For New Yorkers thinking about a bankruptcy filing, it’s tempting. You have a very valuable asset, perhaps some land or art or a car, and you don’t want to risk losing it to creditors. So you give it away to your brother, a friend, one of your children.
Is this kosher under the bankruptcy laws?
No, this is not okay. And attempting to transfer assets to someone for the specific purpose of trying to avoid losing it in bankruptcy is a violation of the bankruptcy laws known as “fraudulent conveyance.” The bankruptcy law prohibits any actions with “an intent to hinder, delay or defraud creditors,” and doing so is considered grounds for denying a discharge.
Also, under federal bankruptcy law trustees can undo transfers made within two years of filing, and under New York law trustees can do so within six years of filing. As a result, a debtor can end up with what I call a “double no”–no discharge and no property.
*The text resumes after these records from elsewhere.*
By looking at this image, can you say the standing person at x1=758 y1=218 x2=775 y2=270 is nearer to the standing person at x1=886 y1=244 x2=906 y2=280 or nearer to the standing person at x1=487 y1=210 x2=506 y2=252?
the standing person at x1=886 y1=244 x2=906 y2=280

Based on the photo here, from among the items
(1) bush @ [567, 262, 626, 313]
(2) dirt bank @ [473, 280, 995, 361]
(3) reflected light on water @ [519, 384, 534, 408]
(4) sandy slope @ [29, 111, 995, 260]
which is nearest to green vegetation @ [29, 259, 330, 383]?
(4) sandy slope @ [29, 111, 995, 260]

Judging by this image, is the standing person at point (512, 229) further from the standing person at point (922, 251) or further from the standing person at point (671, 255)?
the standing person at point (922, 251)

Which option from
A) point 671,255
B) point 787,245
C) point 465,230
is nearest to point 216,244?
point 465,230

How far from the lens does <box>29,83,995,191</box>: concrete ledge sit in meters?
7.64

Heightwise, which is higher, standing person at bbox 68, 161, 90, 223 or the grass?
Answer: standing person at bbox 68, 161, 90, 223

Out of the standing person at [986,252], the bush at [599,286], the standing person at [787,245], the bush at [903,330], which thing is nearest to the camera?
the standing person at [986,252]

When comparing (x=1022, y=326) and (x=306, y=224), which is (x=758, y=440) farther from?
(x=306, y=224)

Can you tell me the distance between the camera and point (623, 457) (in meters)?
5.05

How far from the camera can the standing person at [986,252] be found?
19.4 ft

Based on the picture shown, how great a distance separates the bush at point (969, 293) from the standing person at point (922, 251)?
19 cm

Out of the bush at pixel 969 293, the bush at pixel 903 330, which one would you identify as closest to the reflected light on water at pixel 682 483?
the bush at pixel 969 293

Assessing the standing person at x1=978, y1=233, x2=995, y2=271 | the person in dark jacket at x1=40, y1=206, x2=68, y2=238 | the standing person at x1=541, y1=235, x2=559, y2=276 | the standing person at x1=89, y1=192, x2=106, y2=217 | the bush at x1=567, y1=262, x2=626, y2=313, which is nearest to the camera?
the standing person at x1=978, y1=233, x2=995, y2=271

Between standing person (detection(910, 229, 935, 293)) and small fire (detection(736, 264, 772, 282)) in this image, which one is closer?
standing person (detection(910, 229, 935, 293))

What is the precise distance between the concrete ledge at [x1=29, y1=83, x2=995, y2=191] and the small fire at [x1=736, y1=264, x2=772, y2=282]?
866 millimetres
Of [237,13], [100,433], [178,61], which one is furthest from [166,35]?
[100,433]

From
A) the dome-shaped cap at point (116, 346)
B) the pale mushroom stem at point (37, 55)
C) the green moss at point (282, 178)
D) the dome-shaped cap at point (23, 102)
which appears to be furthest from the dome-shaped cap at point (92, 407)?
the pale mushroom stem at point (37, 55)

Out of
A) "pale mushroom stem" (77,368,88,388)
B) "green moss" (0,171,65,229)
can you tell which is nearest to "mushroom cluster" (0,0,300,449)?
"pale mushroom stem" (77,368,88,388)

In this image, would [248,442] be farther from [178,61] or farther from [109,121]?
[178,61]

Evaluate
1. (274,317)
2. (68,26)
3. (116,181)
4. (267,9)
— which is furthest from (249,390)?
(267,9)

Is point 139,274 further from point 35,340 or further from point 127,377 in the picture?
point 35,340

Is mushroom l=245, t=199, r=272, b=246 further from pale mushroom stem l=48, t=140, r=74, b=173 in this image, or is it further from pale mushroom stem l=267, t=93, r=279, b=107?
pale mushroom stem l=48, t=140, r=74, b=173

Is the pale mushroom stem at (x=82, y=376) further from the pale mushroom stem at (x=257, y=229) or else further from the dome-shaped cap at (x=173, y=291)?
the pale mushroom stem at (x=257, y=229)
If you’re feeling confused and not sure whether you can transfer something, ask yourself whether you’re giving it away (or selling it for a low price) in the hopes that creditors won’t be able to get it. If you can’t answer “no” with a straight face, then you most likely should not make the transfer.
Additionally, if you’re working with an experienced New York bankruptcy attorney, they may be able to help you figure out how to keep the asset. There are exemptions for cars and arts and you can even get a”wildcard” exemption. Of course, these are things that you need to discuss with your bankruptcy attorney. So before you make a move, find an attorney you trust and have a frank and open chat about your situation. Ask all the questions that need to be asked. And you may be surprised.
The bankruptcy laws were put in place to help debtors, and a good New York bankruptcy lawyer knows how to ensure that debtors get the maximum protection afforded to them by the bankruptcy laws.